For callboys, there is the Berlin Initiative querstrich and the Arbeitskreis der Stricherprojekte in Deutschland (Working Group of the hustlers projects in Germany).

==Criticism==
Most of the criticism of Hydra's work is based on a fundamental rejection of prostitution as a recognized profession. It is criticized that Hydra plays down, and promotes, prostitution, which could, for example, hinder the protection of minors. In addition, it has been said that Hydra is primarily committed to the interests of brothel owners. Furthermore, it is argued that the recognition of prostitution leads to an increase in the area of forced prostitution.

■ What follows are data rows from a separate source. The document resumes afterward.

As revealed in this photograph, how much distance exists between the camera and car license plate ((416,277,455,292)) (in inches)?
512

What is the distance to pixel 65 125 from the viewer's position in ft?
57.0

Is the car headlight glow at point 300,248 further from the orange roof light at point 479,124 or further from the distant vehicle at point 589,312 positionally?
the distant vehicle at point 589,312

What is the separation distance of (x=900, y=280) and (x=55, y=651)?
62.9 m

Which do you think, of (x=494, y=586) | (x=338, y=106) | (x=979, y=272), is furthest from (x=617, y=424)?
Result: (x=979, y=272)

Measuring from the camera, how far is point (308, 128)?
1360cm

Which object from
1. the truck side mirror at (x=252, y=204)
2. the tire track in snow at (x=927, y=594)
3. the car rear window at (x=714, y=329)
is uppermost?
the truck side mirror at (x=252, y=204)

As an interest representation, the association takes a positive position on prostitution. The feminist magazine Emma criticizes Hydra, in that it does not represent the real interests of prostitutes, since, according to their information, a maximum of 0.01% of prostitutes are organized, and the association represents only a part of the industry. Hydra disagreed that prostitution for women is a perverse involuntary sex business. In an open letter, the association claimed that Alice Schwarzer's idea of communication between "customer" and "service provider" was an "absolute caricature".